Dynamic RAM requires a refresh to maintain the bits. I can tell the LM3364K is a 64KB DRAM from eBay sellers, but was unable to locate any data sheet. So we’ll need to ascertain the pinout ourselves.
The LM3364K is connected to a Mitsubishi M50199P, which does have a readily available data sheet, albeit only one page. Page 13 of probably a larger book of chips. Here it is in its entirety, the Mitsubishi M50199P Sound Processor Digital Delay:
The two chips are next each other:
and a look at the traces on the reverse side shows they are connected:
This makes sense, because according to the sheet, “The M50199 converts an input analog signal to a digital signal and writes to a memory IC. After a delay it reads out the digital signal from the memory IC and then converts to an analog signal again.” The pinout of the M50199 can therefore be used to help determine the pinout of the LM3364K.
| M50199 | LM3364K |
|---|---|
| 1 A6 (Address 6 Output) | 12 A6 (Address 6 Input) |
| 2 MDI (Memory Data Input) | 11 MDO (Memory Data Output) |
| 3 CAS (Column Address Strobe) | 10 CAS (Column Address Strobe) |
| 4 RESET (Reset Input) | |
| 5 DO (Data Output) | 2 DI (Data Input) |
| 6 W (Write Control Output) | 3 W (Write Control Input) |
| 7 RAS (Row Address Strobe Output) | 4 RAS (Row Address Strobe Input) |
| 8 A0 (Address 0 Output) | 5 A0 |
| 9 A2 (Address 2 Output) | 6 A2 |
| 10 A1 (Address 1 Output) | 7 A1 |
| 11 A7 (Address 7 Output) | 16 A7 |
| 12 A5 (Address 5 Output) | 15 A5 |
| 13 A4 (Address 4 Output) | 14 A4 |
| 14 A3 (Address 3 Output) | 13 A3 |
| 15 D-GND (Digital Ground) | |
| 16 CC1 (Current Control 1) | |
| 17 CC2 (Current Control 2) | |
| 18 SHORT (Short) |
Then the LM3364K DRAM pinout on its own:
| # | LM3364K |
|---|---|
| 1 | N/C |
| 2 | DI (Data Input) |
| 3 | W (Write Control Input) |
| 4 | RAS (Row Address Strobe Input) |
| 5 | A0 |
| 6 | A2 |
| 7 | A1 |
| 8 | |
| 9 | |
| 10 | CAS (Column Address Strobe) |
| 11 | MDO (Memory Data Output) |
| 12 | A6 |
| 13 | A3 |
| 14 | A4 |
| 15 | A5 |
| 16 | A7 |
Power may be pin 9 and ground pin 8, or pin 1 not connected; could identified with some effort. 5V nominal supply. Time to fire it up? But using DRAM is not trivial. A reply to EEVblog forums: Trying to understand some old school logic… notes The dynamic ram memory back then could have been the TMS4116, and indeed its pinout looks very close to what I’ve ascertained above:
except pin 9 on the LM3364K connects to pin 11 on the M50199 which is A7, the Address 7 Input, though the TMS4116’s pin 9 is VCC (+5V). Pin 1 is VBB (-5V) on the TMS4116 but appears disconnected on the LM3364K. Pin 8 is VDD (+12V) on the TMS4116, it probably is also power-related on the LM3364K. Pin 16 connects through a bypass capacitor, it is VSS (ground) on the TMS4116, maybe the same (or power?) on the LM3364K.

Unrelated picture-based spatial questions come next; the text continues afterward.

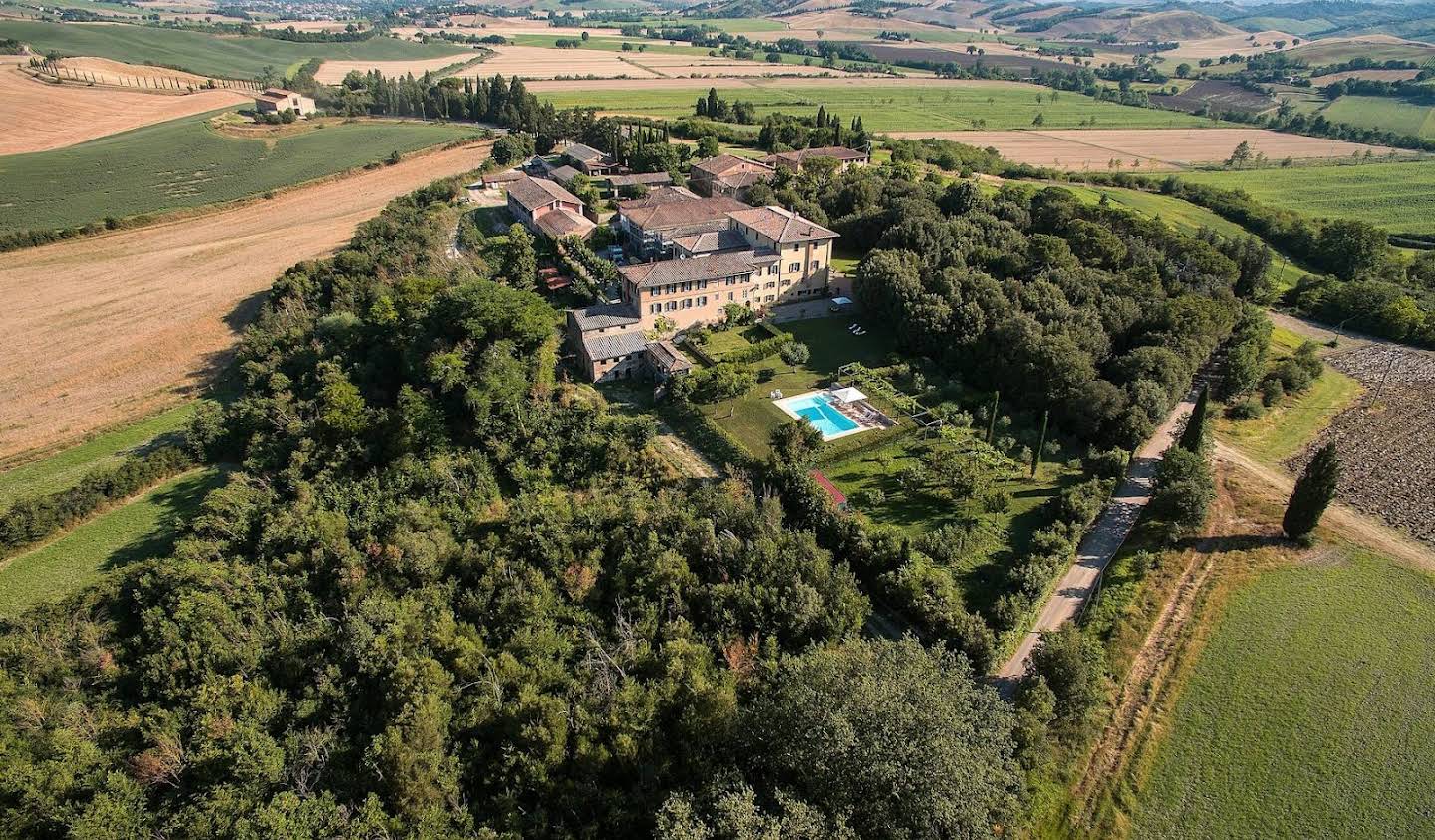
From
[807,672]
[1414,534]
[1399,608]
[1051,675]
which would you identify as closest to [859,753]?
[807,672]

To really understand dynamic RAM, the EEVblog forums pointed out IBM Application Note: Understanding DRAM Operation. Specific sequences of CAS and RAS signals are needed. Not a trivial exercise. For now I’m shelving the project to get this DRAM working in a circuit, but at least the pinout is now known.